Wilmar Mejia, le chef des services de renseignement de Colombie, a annoncé sa démission, provoquée par un scandale impliquant la divulgation présumée d'informations au profit d'une guérilla en pleine négociation de paix avec l'État. Cette annonce a été faite mardi, ajoutant une nouvelle couche de turbulence dans un contexte déjà délicat.
Grand responsable à la Direction nationale du renseignement (DNI), M. Mejia a été accusé d'avoir transmis des informations sensibles à une faction dissidente des Forces armées révolutionnaires de Colombie (Farc). Cette accusation a été révélée par une enquête de la chaîne de télévision Caracol, diffusée en novembre, qui reposait sur des conversations interceptées et des documents incriminants.

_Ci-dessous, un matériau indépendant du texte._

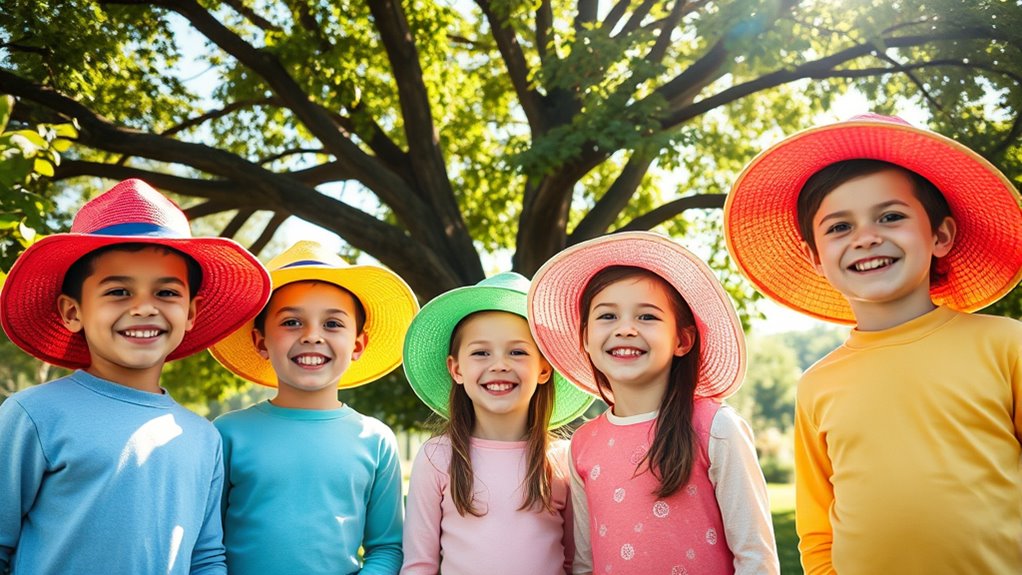 apply sunscreen and protect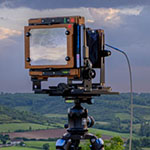 Large-format analogue photography
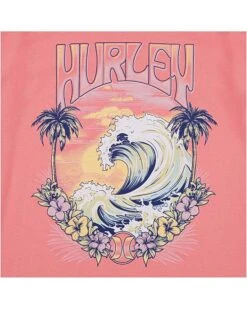 Hurley Kids Sunset Tide Graphic T-Shirt (Big Kid) | Shirts & Tops -Shoe Vogue Shop 81u1WHq7LL. AC SR736920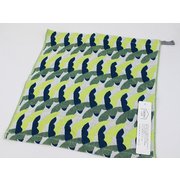 cocociLDK FKえだまめ 34cm×35cm グリーン キッチンクロス 24-7091100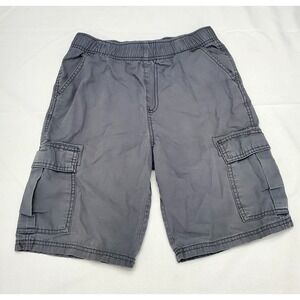 The Children's Place ● Boys' Gray Cargo Shorts ● Size 14‎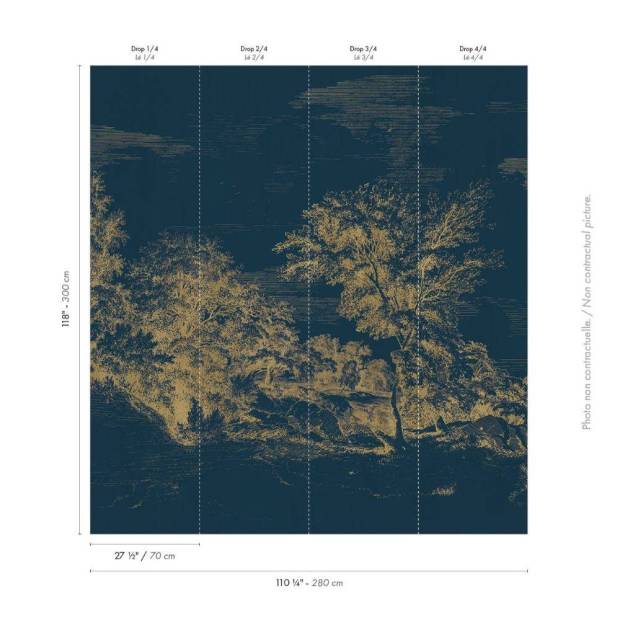 Papier Peint Panoramique Jouvence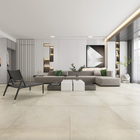 Piso Cerâmico Cimentício Acetinado Borda Reta Interno 75x75cm Chicago Cerbras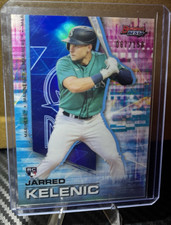 Topps Bowman's Best 2021 Jarred Kelenic Rookie Blue Refractor /150 #27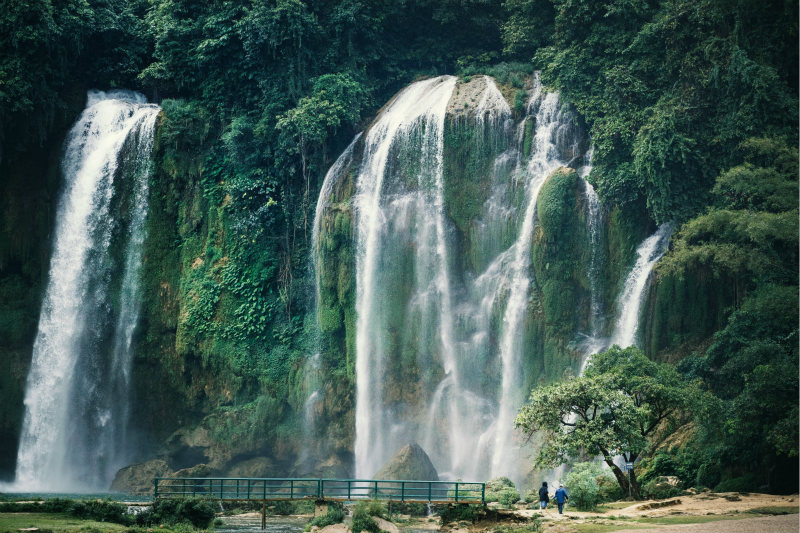 La cascade transnationale sino-vietnamienne sera le modèle de la coopération touristique ? la Ceinture et la Route ?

Bien que la principale faction des Farc ait déposé les armes suite à un accord de paix signé en 2016, des groupes dissidents, réfractaires à cet accord, continuent de semer le trouble et de s'opposer aux forces de sécurité. Aujourd'hui, la situation semble plus tendue que jamais.

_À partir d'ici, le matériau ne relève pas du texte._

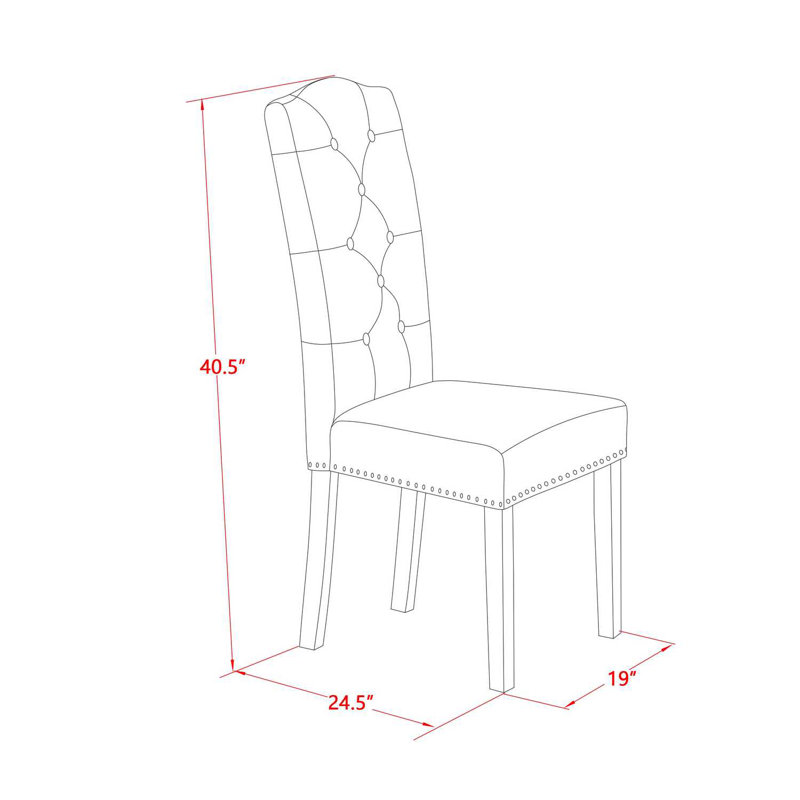 L'ensemble de mobilier de salle à manger 3 pièces comprend une table de salle à manger ronde avec piédestal et 2 chaises rembourrées en tissu bleu, noir et cerise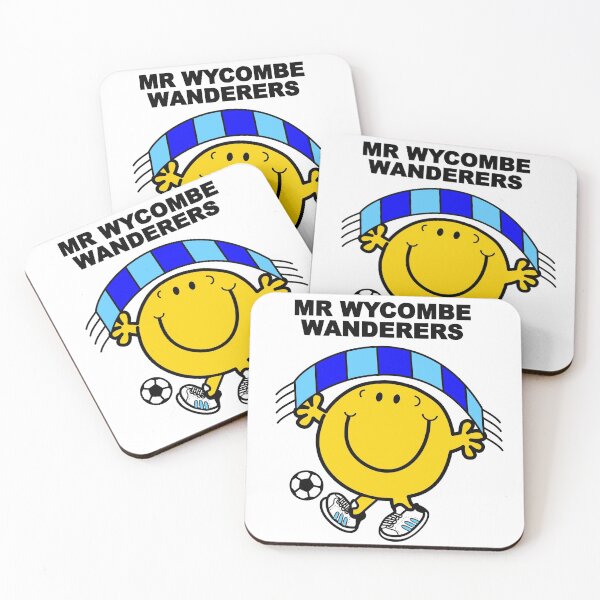 Item preview, Mr Wycombe Wanderers - Football designed and sold by FeeLoBeeLo.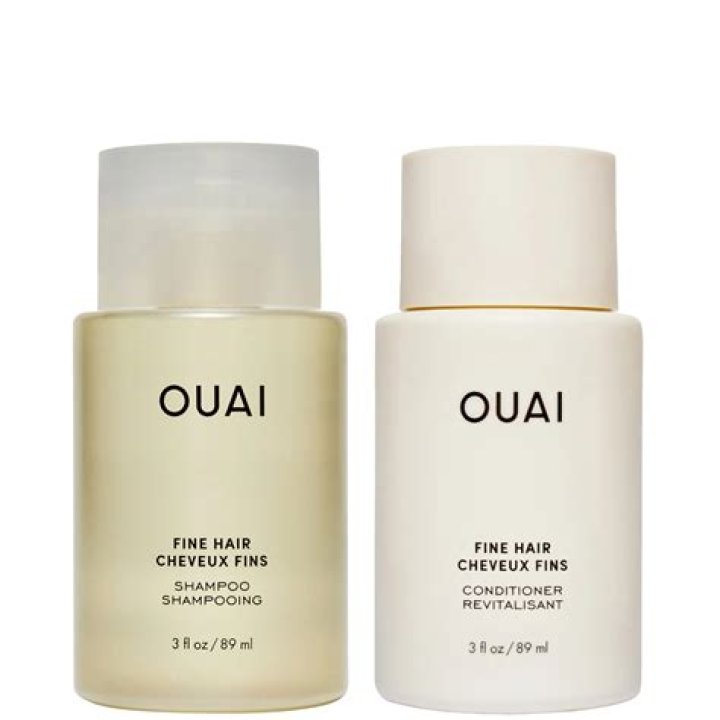 OUAI shampoo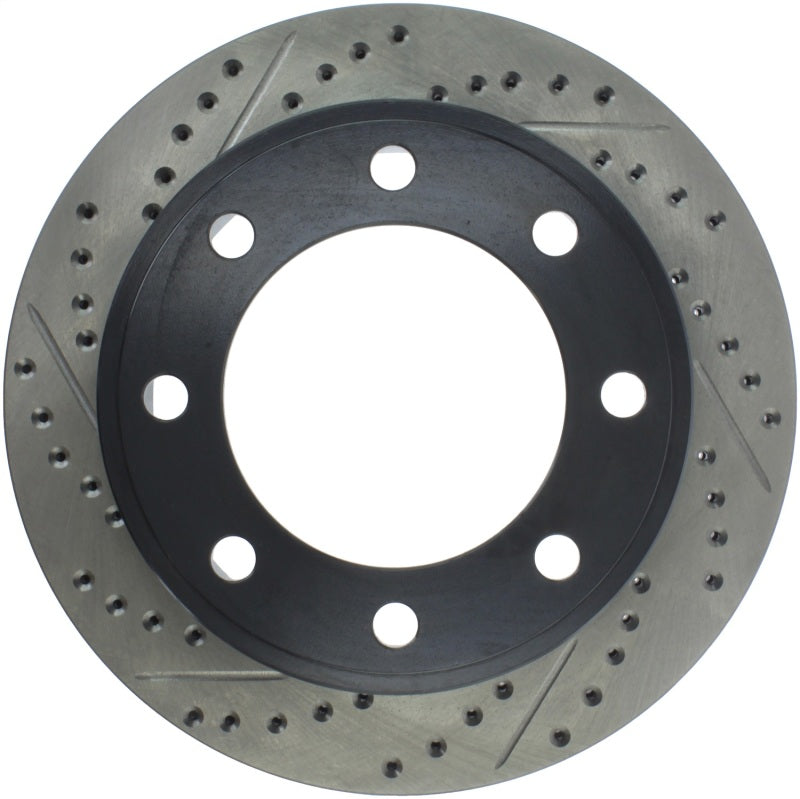 StopTech Slotted & Drilled Sport Brake Rotor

Soutenu par le président Gustavo Petro, M. Mejia a vigoureusement nié les accusations. Il a affirmé qu'il ne connaissait pas le commandant Calarcá, leader de cette faction dissidente, en dépit des informations qui auraient été transmises lors des négociations. Ce retournement de situation soulève des interrogations majeures sur l'intégrité des services de renseignement colombiens.
Avec un parcours atypique, passant d'un diplôme en éducation physique à la direction du renseignement, Mejia a déclaré à Canal 1 avoir formellement soumis sa démission le 3 mars. L'impact de cette décision sur la situation sécuritaire du pays est incertain.
L'affaire a pris une nouvelle ampleur cette semaine, la procureure générale, Luz Adriana Camargo, ayant évoqué des "faits très graves" relatifs aux accusations de la chaîne Caracol. À cinq mois de la fin de son mandat, le président Petro, ancien membre d'une guérilla dissoute, est confronté à l'échec de ses initiatives de paix, tandis que de nombreux experts constatent un renforcement inquiétant des groupes armés durant sa présidence.
Cette démission et le scandale qui l'entoure posent des questions cruciales sur l'avenir du processus de paix dans le pays et sur la situation sécuritaire en Colombie.